§ **AUFGABE 1**
Stimmen diese Aussagen mit dem Text über MRSA in Mülheim überein? Antworte jeweils mit Ja oder Nein und zitiere die Wörter aus dem Text, die das entscheiden. (a) 2010 sind in Mülheim neun MRSA-Patienten gestorben. (b) Menschen, bei denen MRSA-Keime nachgewiesen wurden, sind schon krank. (c) Dr. Weber hat die Zahlen dem Sozialausschuss vorgestellt.
§ **AUFGABE 2**
Führe den Text über MRSA in Mülheim nach seinem letzten Satz fort.

§ **VORLIEGENDER AUSZUG**
· · ·

Im Jahr 2009 wurden in Mülheim sieben MRSA-Patienten registriert, wovon zwei verstarben. 2010 zählte man 31 MRSA-Patienten, von denen neun nicht überlebten.
Antibiotikaresistenz ist kein neues Problem. Schon lange wurde davor gewarnt, dass eine unkritische Einnahme von Antibiotika dazu führen kann, dass so genannte multiresistente Krankheitserreger nicht mehr oder nicht mehr schnell genug auf die nötige Medizin reagieren. Betroffen sind vor allem Infektionen mit dem Bakterium Staphylococcus aureus (MRSA). Erst, seit es eine gesetzliche Meldepflicht für Patienten mit einer MRSA-Infektion im Blut gibt, gibt es Zahlen. Amtsarzt Dr. Dieter Weber präsentierte dem Sozialausschuss nun die ersten, auch mit Todesfolgen.
Solche schweren Verläufe sind jedoch nur die Spitze des Eisbergs, erklärte Dr. Weber. Denn Menschen, bei denen die gefährlichen Keime nachgewiesen worden sind, die „besiedelt“ sind, sind noch nicht krank. Doch können durch MRSA-Keime Infektionen wie eine Lungenentzündung entstehen, deren Behandlung schwierig wird.

· · ·

§ **VORLIEGENDES MATERIAL**

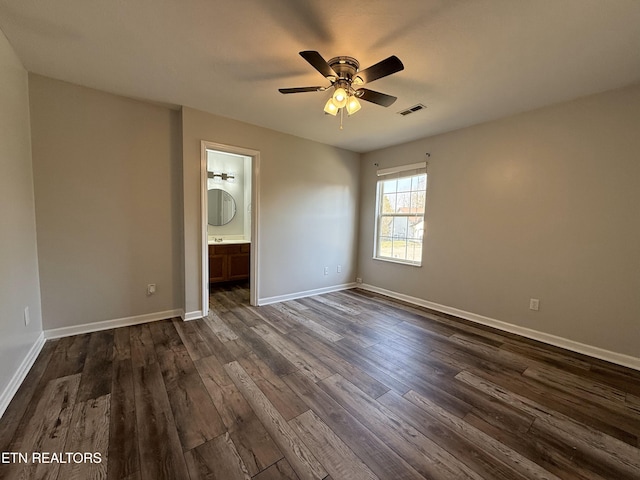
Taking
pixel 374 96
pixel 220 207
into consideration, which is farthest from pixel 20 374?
pixel 220 207

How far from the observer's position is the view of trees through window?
157 inches

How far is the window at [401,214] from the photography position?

· · ·

§ **LÖSUNG 1**
(a) Ja: „2010 zählte man 31 MRSA-Patienten, von denen neun nicht überlebten.“
(b) Nein: „sind noch nicht krank“
(c) Ja: „Amtsarzt Dr. Dieter Weber präsentierte dem Sozialausschuss nun die ersten“

§ **LÖSUNG 2**
Schon im Dezember hat sich in der Stadt das Netzwerk Multiresistente Erreger (MRE) aus Vertretern von Medizin, Pflege und Rettungsdiensten gegründet. Das MRE-Netzwerk will eine bessere Versorgung ambulanter Patienten erreichen, die Träger von MRSA-Keimen sind. Dazu gehört auch die Kostenübernahme durch die Krankenkassen bei der Befreiung von den Keimen ( Ärzte sprechen von „Sanierung“) und die Abstrichuntersuchung zur Kontrolle danach. Derzeit sind, zitierte Weber aus einem Schreiben der Kassenärztlichen Vereinigung Nordrhein, die Kosten (von mindestens 60 €) für eine (verschreibungspflichtige) Nasensalbe und eine Körperwaschlotion vom Patienten zu tragen. Dazu wurde bereits NRW-Gesundheitsministerin Barbara Steffens angeschrieben, auch die Mülheimer Bundestagsabgeordneten Anton Schaaf (SPD) und Ulrike Flach (gesundheitspolitische Sprecherin der FDP) bekommen in der nächsten Woche Post, wie Dr. Dieter Weber ankündigte.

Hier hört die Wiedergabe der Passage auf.